Well, Jordan has some great new plan, it really could work I think. If--and this is a big if--the bidding process is really transparent and honest. Which is a big IF in Jordan. That having been said, I wish the Kingdom the best of luck in this new endeavor. Heaven knows they have a real problem with unemployment (25%) and rising fundamentalism.
AMMAN (AFP) — Jordan plans to begin work on a six-billion-dollar railway next year to bolster trade with its neighbours and create jobs for its cash-strapped population, Transport Minister Sahl Majali told AFP in an interview.
"The 4.5-billion-dinar project is vital to Jordan because it will make freight movement faster and easier, cut transportation costs and boost trade," Majali said on Tuesday.
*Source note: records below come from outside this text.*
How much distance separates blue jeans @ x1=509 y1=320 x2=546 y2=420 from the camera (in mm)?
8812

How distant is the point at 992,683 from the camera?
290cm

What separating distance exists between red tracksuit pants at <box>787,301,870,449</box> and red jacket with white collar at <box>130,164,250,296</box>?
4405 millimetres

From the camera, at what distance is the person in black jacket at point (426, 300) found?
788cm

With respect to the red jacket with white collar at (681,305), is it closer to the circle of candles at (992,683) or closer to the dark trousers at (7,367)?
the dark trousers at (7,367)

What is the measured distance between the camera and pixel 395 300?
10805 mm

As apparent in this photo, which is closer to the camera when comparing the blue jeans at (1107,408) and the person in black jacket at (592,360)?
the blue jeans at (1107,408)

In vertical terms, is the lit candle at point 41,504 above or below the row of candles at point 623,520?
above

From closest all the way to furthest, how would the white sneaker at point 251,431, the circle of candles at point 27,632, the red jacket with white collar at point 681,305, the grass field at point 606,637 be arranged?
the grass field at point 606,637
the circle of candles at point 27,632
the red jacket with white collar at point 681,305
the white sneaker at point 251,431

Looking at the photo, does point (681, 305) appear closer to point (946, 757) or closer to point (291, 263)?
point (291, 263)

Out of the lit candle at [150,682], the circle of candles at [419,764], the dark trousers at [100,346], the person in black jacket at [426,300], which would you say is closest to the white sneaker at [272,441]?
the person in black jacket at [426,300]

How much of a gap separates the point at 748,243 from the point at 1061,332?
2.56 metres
"It will also create massive job opportunities for Jordanians."
The railway would link the Red Sea port of Aqaba with the Syrian border, through Amman and then the industrial city of Zarqa -- the two largest cities in the largely desert country.
Extending some 1,600 kilometres (about 990 miles), the railway would also link the Saudi and Iraqi borders with Jordan's northern city of Irbid and the northeastern towns of Mafraq and Azraq.
Work will begin next year and is scheduled to be completed by 2013, Majali said. The focus will initially be on freight services, with passenger trains planned for the future. [...]
AFP.
2 comments:
If memory serves me correctly the Ottomans had no end of trouble securing the railway down the Hejaz from Arab bandits. I'm not convinced that, in the era of al-Qaeda, the Jordanians are going to have a better go at it, either during construction or operation.
They did have such problems indeed. I think this time the pilfering will come from government officials though, not bedu raiders.